Feds May Have to Curb Job Corps Drug Tests

     WASHINGTON (CN) – The D.C. Circuit revived a challenge against the U.S. Forest Service’s policy of performing random drug tests on all employees who work for a program that trains at-risk youth.



     Job Corps Civilian Conservation Centers prepare low-income teens for jobs involving the conservation, development and management of public natural resources and recreational areas. The Forest Service administers it with a zero-tolerance drug policy.
     A federal judge had granted summary judgment to the Department of Agriculture and the Forest Service, which argued that Forest Service Job Corps employees “work with at-risk youth in residential settings” that are “often quite remote.”
     But the D.C. Circuit voted 2-1 last week to reverse
     “We conclude that the secretary [of Agriculture] has failed to demonstrate ‘special needs’ rendering the Fourth Amendment requirement of individualized suspicion impractical to the context of Job Corps employment,” Judge Judith Rogers wrote for a majority of the three-member panel.
     The decision notes that “the secretary offers no explanation of how these general program features and loosely ascribed staff responsibilities serve to undermine the reasonable expectations of privacy held by Job Corps employees not previously subject to random drug testing.”
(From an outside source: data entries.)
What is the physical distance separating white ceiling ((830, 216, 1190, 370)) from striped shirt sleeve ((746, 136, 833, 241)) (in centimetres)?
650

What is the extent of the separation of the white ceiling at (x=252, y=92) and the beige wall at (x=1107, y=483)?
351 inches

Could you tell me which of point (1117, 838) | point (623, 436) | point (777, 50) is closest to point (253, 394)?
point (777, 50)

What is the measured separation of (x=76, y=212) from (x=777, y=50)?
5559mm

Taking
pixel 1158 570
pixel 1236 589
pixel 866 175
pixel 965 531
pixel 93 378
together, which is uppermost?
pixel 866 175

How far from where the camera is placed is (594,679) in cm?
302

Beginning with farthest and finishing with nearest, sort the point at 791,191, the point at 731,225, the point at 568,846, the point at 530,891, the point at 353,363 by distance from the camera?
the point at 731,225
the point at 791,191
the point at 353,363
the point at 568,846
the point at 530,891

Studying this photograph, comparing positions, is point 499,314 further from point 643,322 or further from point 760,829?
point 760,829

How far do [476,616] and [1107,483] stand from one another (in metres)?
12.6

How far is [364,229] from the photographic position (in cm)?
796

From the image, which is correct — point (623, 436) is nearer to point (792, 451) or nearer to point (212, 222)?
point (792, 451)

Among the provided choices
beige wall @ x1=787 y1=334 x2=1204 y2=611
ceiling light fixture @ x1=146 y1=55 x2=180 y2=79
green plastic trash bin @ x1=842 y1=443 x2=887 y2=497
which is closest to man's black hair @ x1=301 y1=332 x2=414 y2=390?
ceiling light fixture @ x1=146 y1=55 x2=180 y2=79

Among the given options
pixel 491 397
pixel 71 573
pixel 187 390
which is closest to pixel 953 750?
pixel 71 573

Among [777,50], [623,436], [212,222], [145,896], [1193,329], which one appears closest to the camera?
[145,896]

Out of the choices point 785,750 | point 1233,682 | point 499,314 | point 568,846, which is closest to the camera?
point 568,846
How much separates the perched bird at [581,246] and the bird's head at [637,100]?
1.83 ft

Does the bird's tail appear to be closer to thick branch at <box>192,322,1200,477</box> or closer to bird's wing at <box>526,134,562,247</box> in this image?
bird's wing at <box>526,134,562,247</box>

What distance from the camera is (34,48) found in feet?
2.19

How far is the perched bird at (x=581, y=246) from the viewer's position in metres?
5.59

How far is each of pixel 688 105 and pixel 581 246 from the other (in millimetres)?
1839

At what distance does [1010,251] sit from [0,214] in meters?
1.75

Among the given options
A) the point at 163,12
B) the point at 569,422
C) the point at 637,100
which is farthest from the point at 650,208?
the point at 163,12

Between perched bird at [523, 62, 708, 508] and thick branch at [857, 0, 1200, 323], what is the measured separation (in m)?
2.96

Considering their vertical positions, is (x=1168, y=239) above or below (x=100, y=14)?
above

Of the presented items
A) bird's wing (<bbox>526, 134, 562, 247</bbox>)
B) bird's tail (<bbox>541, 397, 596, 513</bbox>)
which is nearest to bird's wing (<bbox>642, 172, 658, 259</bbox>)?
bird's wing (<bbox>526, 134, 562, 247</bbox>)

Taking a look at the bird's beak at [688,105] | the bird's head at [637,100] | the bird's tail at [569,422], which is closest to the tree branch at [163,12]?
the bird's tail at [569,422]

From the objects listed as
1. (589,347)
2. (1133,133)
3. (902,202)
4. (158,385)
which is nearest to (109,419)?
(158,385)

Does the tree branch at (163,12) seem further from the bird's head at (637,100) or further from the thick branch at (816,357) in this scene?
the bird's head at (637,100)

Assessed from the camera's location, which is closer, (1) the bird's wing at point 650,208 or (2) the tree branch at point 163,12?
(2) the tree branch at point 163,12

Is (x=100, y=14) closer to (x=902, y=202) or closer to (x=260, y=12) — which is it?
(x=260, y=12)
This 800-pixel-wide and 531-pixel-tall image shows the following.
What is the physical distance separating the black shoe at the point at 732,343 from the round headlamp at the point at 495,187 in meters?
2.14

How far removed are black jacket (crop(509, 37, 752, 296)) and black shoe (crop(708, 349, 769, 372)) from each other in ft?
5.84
     “Furthermore, this characterization consists of contested facts, for the Union proffered evidence not only that there was no staff drug problem necessitating random testing, but also that different job categories at the Job Corps Centers have different levels of responsibility, or none, for maintaining the Zero Tolerance Policy, ensuring student safety, and driving students in emergency and other situates,” Rogers added.
     Judge Brett Kavanaugh dissented, however, saying that the Fourth Amendment permits a narrowly targeted drug-testing program.
     “At these specialized residential schools, the potential for drug problems is obvious,” Kavanaugh wrote. “After all, any residential school or camp with young people poses a risk of mischief ranging from the innocuous to the extremely dangerous.”
     The Forest Service Job Corps program offers vocational training and other activities in remote areas to students between 16 and 24-years-old. The students are not allowed to keep cars, and are subjected to suspicion-based drug testing. Employees of the program must undergo a drug test during the screening process of their hiring, but afterward are only required to monitor each other to ensure proper workplace behavior. They are subject to reinvestigation every 15 years.